We all know that after many a funeral there is a time to talk and express our condolences. Most often there is also food present. It seems that as a church we like to pair food with the other things we are doing. We find examples of this in scripture, in the Old Testament with its dietary laws. You might be surprised to learn about some foods that you eat on a regular basis have a religious background.
In the mid-1800s there was a group of people in America known as the Millerites–a Christian sect firmly convinced that Jesus would return sometime late in the year 1843. He didn’t, thus setting off what was called “the Great Disappointment.” At least some of these folks, however, made the best of the situation by declaring that as a matter of fact Jesus had returned but that it had turned out to be an invisible, spiritual advent. Believing themselves to be living in an already-present millennial kingdom, these Adventists decided that as part of this new identity they should invent alternative foods as a sign of their not being fully in this world. So one preacher named Sylvester Graham invented a new kind of cracker for his congregation to eat–yes, the Graham Cracker. Peanut butter was also invented at this time, as was a variety of cold breakfast cereals, including something called a “corn flake,” perfected by Adventist devotee John Harvey Kellogg in a spiritual community located in Battle Creek, Michigan (reference).
Food and spirituality have long been yoked, but aside from observing occasional periods of fasting, no religious group has ever said it would never eat anything again. We all know we must eat and drink to live. If we go much more than three days without water or a month or so with no food, we will die. Many organizations nobly work every day to get food to this world’s starving. The fact that thousands of children die of starvation every day is as vivid, and utterly tragic, a sign of this world’s broken condition as anything.
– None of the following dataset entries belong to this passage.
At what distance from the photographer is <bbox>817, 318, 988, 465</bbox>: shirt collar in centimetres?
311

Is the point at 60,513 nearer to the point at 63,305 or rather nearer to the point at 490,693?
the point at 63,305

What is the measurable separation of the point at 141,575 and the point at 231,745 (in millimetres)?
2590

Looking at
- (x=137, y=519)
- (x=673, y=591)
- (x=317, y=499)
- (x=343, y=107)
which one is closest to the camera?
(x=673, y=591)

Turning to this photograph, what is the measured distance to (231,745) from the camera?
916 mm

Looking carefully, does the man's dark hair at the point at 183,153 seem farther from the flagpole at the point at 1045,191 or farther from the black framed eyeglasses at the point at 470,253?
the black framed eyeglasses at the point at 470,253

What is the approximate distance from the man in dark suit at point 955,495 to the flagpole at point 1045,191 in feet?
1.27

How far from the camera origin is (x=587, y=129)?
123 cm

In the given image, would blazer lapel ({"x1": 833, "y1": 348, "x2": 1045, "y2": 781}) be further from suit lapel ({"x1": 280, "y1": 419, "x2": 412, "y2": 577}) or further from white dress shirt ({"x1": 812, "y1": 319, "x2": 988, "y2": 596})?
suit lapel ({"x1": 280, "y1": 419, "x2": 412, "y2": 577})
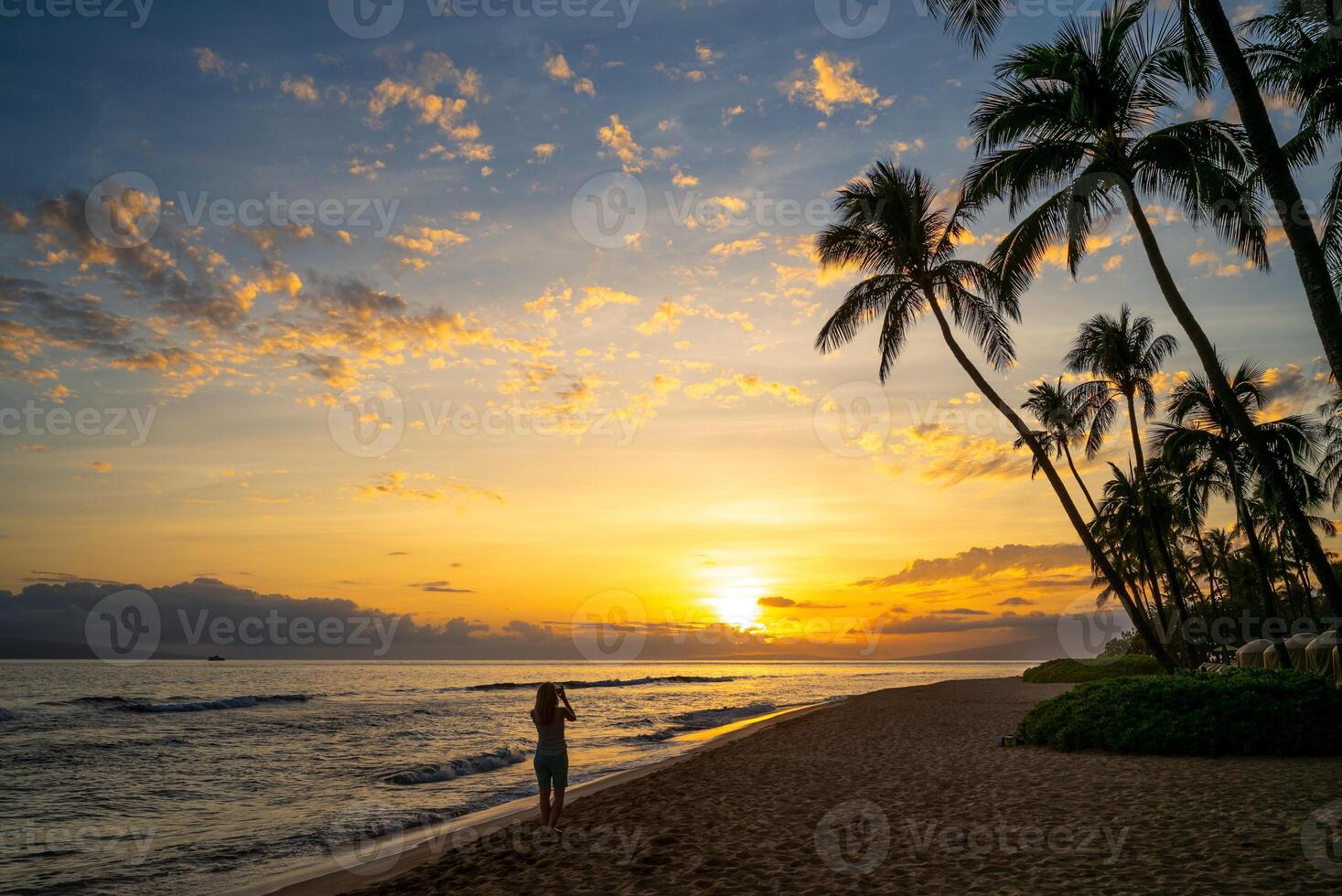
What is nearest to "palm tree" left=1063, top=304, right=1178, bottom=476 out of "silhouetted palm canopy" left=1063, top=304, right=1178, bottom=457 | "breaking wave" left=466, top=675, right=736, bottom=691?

We know that right now famine and starvation persist in the world. There is a crisis in South Sudan which Presbyterian World Service & Development has been working to alleviate. Yet, this is only one of many places where people need food, they need help. They need a miracle of loaves and fishes to help sustain them. That is where we come in, as that miracle, providing the help required.
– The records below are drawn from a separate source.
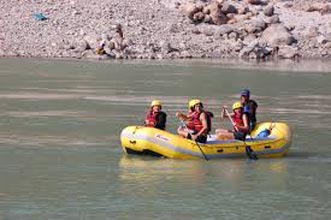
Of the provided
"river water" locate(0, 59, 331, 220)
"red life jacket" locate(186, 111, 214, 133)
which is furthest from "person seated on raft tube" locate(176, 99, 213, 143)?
"river water" locate(0, 59, 331, 220)

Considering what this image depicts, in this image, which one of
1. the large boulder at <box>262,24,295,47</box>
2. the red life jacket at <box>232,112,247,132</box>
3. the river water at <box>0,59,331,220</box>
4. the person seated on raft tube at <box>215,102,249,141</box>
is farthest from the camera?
the large boulder at <box>262,24,295,47</box>

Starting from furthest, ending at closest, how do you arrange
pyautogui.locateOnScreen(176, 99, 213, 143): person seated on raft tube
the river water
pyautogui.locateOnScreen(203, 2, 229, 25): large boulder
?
pyautogui.locateOnScreen(203, 2, 229, 25): large boulder < pyautogui.locateOnScreen(176, 99, 213, 143): person seated on raft tube < the river water

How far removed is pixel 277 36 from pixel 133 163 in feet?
118

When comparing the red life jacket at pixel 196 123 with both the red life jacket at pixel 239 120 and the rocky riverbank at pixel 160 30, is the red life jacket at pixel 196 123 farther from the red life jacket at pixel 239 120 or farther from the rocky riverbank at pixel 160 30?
the rocky riverbank at pixel 160 30

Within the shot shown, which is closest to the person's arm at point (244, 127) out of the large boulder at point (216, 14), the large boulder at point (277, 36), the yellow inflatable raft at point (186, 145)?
the yellow inflatable raft at point (186, 145)

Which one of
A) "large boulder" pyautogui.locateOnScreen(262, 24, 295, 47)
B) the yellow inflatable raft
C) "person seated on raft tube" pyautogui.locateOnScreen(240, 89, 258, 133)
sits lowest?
"large boulder" pyautogui.locateOnScreen(262, 24, 295, 47)

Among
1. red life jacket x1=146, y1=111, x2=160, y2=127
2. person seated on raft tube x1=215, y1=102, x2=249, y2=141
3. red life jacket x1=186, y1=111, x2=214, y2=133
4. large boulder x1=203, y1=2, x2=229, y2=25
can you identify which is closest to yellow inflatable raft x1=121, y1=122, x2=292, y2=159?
person seated on raft tube x1=215, y1=102, x2=249, y2=141

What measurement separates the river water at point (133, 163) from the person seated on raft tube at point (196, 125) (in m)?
0.55

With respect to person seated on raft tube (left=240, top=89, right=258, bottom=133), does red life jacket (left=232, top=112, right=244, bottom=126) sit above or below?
below

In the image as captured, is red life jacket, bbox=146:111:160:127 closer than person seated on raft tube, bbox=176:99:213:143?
No

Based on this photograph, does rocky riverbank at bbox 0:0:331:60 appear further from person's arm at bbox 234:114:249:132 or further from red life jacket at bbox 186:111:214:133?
red life jacket at bbox 186:111:214:133

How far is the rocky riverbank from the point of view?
4991 cm

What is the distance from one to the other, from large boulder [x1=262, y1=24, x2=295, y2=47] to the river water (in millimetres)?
17020

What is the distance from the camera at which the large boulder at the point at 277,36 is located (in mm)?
54000
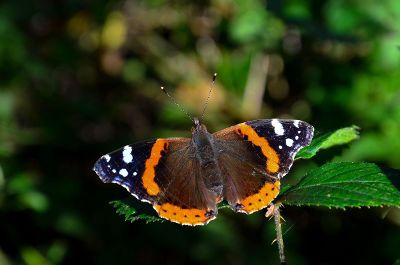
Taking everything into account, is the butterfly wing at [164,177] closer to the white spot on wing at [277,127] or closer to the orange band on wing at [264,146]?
the orange band on wing at [264,146]

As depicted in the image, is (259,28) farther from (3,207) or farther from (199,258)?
(3,207)

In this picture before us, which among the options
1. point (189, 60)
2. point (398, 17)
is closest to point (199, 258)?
point (189, 60)

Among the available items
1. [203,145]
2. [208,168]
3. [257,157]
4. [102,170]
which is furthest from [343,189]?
[102,170]

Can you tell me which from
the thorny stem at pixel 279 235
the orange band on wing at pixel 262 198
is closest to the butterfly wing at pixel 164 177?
the orange band on wing at pixel 262 198

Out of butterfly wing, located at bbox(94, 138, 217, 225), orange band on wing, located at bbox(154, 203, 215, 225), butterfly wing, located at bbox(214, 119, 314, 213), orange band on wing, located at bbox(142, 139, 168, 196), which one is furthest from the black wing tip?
butterfly wing, located at bbox(214, 119, 314, 213)

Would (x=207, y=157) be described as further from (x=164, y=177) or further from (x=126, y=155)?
(x=126, y=155)

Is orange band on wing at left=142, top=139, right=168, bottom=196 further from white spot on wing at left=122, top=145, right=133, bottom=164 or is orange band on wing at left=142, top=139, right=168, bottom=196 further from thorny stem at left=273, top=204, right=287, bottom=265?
thorny stem at left=273, top=204, right=287, bottom=265
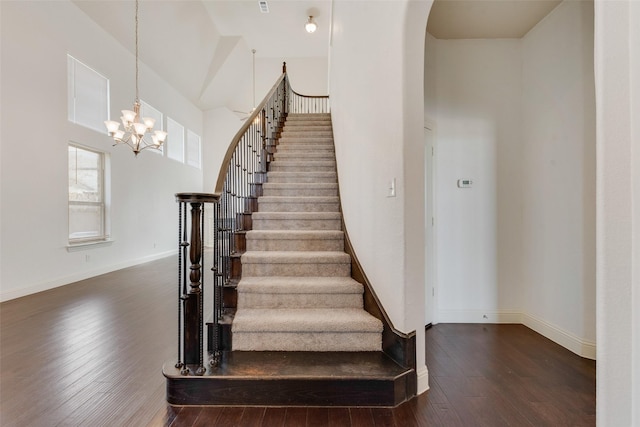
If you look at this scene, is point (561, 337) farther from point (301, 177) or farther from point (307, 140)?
point (307, 140)

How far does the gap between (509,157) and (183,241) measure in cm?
303

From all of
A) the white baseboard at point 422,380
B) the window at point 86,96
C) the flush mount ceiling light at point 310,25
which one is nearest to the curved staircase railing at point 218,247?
the white baseboard at point 422,380

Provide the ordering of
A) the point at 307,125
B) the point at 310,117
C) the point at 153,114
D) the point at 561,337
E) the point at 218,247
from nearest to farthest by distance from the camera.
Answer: the point at 218,247 < the point at 561,337 < the point at 307,125 < the point at 310,117 < the point at 153,114

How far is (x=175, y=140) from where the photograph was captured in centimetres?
784

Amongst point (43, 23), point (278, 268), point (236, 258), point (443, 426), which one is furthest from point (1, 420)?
point (43, 23)

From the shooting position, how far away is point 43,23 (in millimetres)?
3994

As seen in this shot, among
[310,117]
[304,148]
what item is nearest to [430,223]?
[304,148]

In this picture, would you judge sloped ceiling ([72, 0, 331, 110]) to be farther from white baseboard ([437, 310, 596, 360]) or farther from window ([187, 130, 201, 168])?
white baseboard ([437, 310, 596, 360])

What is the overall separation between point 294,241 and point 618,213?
87.1 inches

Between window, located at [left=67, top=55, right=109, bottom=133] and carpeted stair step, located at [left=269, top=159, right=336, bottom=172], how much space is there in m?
3.44

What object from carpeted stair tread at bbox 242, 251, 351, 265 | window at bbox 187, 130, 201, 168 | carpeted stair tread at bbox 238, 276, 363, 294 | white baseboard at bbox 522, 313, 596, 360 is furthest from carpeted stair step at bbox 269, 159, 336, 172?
window at bbox 187, 130, 201, 168

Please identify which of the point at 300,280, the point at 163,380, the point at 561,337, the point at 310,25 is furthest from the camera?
the point at 310,25

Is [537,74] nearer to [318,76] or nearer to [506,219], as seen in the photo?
[506,219]

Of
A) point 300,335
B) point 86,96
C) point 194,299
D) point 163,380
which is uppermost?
point 86,96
In this gospel account Jesus is surrounded by friends and strangers. All who are mourning the death of John the Baptist. Yet, within the story we see Jesus go out to the wilderness, to where things are wild and untamed. While there, in the midst of grief, Jesus brings healing, comfort, compassion and hospitality to all those who have joined him. In many places in the world today people similarly mourn and lament. Here in Cobourg and across the globe in places like South Sudan. We lament that people are hungry, we mourn those who have died due to hunger and malnourishment. Yet, in our gospel reading we find hope. A gospel reading which I believe was a large funeral celebration for a prophet, in it we find hope. We find healing, we find an alternate way to go forward.
Jesus brings healing and restoration to the world. That is the promise of the new covenant we have from God in Jesus Christ. Restored life, the promise of a new creation. Where hurts and pains will be tended. We are called to follow in the footsteps of Jesus and offer the same level of compassion. With the understanding that our actions are the work of God, that they bring about the kingdom. Amen.